US passes 25 million Covid-19 cases: Johns Hopkins
Washington (AFP) –
More than 25 million Covid-19 cases have been recorded in the United States since the pandemic began, Johns Hopkins University said Sunday, just days after President Joe Biden's inauguration.
The milestone was reached only five days after the US, the world's wealthiest and hardest-hit nation, recorded 400,000 deaths from the disease.
Biden has made fighting the coronavirus a priority and is pushing for Congress to approve a $1.9-trillion relief package that would include billions of dollars to boost vaccination rates.
Biden has said he wants 100 million people vaccinated within his first 100 days in office, and he has called for Americans to wear masks for 100 days.
Countries around the world are in a race against time to get their populations inoculated before the coronavirus mutates into a strain that could resist newly approved vaccinations.
Vivek Murthy, Biden's nominee for surgeon-general, told ABC News on Sunday that 100 million doses in 100 days was "a floor, not a ceiling" and cautioned about new strains.
"The variants are very concerning," Murthy told the network.
"It's up to us to adapt and stay ahead," he added.
The US caseload remains by far the highest in absolute terms.

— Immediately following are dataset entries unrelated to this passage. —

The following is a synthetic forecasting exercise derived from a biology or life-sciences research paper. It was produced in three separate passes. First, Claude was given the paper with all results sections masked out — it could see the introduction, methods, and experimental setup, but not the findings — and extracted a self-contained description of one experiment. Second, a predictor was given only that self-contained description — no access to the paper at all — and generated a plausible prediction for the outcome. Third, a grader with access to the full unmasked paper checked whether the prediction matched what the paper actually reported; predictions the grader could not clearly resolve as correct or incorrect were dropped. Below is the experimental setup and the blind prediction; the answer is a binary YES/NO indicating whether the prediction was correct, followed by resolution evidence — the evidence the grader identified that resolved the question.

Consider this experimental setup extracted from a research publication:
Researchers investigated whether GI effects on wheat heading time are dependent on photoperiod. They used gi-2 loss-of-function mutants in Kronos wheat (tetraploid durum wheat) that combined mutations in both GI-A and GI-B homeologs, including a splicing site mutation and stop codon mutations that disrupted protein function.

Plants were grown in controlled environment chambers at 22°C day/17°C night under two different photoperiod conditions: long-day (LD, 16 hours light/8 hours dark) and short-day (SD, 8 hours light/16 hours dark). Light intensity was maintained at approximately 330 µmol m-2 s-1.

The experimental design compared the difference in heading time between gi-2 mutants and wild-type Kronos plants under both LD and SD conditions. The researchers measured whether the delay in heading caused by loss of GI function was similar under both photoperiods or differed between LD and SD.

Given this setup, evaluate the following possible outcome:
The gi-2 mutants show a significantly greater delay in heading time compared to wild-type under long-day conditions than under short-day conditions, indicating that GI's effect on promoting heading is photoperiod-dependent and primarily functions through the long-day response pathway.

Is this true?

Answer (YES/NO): YES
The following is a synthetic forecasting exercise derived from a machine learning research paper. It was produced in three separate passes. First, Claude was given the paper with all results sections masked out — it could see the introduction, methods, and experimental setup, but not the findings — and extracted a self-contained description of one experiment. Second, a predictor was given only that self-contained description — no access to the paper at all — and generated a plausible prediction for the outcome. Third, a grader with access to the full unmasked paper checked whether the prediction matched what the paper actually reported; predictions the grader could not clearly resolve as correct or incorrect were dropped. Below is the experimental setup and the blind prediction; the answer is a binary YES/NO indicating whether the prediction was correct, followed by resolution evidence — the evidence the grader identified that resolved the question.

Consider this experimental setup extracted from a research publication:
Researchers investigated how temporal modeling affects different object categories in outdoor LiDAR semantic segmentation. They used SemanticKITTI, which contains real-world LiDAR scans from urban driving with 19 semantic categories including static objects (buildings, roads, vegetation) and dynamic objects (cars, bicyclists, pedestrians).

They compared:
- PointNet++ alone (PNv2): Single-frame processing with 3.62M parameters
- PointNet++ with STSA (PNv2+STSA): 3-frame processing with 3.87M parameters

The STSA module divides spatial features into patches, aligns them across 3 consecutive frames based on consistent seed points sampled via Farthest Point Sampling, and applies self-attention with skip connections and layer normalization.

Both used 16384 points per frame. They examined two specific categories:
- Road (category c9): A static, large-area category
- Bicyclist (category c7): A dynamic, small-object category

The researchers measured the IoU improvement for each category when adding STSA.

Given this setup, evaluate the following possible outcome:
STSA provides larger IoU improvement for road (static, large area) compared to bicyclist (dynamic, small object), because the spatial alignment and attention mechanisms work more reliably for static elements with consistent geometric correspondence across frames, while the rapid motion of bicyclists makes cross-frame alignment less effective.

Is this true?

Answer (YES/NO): NO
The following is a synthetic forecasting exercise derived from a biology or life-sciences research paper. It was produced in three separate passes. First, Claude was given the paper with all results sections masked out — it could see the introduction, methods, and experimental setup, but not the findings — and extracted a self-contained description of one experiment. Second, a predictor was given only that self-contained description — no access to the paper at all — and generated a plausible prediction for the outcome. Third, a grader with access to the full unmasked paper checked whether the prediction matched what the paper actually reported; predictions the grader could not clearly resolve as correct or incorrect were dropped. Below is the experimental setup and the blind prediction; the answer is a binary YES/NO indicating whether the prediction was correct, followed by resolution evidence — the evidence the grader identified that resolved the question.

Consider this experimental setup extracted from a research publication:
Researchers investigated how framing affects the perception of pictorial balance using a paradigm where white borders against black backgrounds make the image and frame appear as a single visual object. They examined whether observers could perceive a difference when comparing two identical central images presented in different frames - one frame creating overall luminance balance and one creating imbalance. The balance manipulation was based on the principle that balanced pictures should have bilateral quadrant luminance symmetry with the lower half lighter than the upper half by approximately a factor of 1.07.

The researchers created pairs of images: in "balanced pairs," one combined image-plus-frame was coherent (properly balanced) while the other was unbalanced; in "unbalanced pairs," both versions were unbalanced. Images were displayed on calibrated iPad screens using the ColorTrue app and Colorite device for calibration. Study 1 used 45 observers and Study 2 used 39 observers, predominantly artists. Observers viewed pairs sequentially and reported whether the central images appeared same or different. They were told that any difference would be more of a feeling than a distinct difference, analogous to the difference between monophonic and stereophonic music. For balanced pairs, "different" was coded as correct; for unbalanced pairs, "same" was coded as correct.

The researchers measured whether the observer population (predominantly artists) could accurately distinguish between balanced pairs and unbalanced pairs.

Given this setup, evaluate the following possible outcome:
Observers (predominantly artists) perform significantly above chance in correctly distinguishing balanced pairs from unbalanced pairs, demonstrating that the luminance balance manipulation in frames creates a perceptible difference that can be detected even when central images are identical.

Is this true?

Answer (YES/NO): NO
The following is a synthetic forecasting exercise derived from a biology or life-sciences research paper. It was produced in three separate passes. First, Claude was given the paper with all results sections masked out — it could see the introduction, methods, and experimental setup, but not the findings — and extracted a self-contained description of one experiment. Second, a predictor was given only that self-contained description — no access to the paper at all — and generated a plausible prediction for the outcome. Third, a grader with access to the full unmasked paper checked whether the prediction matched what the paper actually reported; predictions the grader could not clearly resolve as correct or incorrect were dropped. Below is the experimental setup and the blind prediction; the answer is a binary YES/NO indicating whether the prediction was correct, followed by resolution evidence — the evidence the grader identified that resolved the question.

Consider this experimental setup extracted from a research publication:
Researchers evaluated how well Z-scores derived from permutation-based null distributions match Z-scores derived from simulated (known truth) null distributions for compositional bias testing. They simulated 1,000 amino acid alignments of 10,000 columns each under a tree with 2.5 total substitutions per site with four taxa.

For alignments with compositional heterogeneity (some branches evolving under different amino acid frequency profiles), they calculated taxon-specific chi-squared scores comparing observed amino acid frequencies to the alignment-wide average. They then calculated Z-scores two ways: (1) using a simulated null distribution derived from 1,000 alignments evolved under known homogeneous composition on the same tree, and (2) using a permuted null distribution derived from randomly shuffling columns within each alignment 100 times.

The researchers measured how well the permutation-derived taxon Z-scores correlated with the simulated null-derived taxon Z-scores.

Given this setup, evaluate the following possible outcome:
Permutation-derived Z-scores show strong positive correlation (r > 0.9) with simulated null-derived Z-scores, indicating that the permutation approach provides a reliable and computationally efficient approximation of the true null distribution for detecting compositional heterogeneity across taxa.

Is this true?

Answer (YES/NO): YES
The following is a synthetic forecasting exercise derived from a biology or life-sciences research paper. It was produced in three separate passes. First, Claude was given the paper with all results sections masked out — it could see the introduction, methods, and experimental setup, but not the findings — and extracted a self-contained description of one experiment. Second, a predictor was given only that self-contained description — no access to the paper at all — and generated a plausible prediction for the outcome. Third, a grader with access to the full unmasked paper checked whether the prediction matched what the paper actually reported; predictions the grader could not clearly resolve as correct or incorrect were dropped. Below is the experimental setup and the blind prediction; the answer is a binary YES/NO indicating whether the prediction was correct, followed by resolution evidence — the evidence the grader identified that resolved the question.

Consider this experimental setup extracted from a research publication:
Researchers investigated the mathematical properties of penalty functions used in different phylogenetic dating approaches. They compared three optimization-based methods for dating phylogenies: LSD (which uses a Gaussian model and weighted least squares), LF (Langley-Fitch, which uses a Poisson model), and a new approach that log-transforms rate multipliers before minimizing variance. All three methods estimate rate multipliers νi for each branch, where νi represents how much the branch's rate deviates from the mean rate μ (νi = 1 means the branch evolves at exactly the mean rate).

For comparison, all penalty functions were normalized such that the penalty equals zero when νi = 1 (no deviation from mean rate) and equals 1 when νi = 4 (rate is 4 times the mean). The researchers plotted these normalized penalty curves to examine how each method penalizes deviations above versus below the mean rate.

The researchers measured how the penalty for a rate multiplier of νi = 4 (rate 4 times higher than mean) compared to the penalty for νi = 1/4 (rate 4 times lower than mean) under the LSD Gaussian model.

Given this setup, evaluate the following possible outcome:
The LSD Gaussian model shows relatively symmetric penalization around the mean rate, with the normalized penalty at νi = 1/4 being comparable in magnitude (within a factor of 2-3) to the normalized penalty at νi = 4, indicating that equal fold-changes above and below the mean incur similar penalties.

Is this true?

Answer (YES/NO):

India, where the population is about four times larger than in the US, has the second-highest caseload with about 10.6 million cases, according to Johns Hopkins.
After the first Covid-19 case was reported in the US in January 2020 it took until late April for the figure to pass one million. The overall number of cases has followed an almost exponential curve upwards since then.
Last week, Baltimore-based Johns Hopkins announced more than 400,000 people in the US had died from Covid-19, a grim marker that came one day before Biden's inauguration.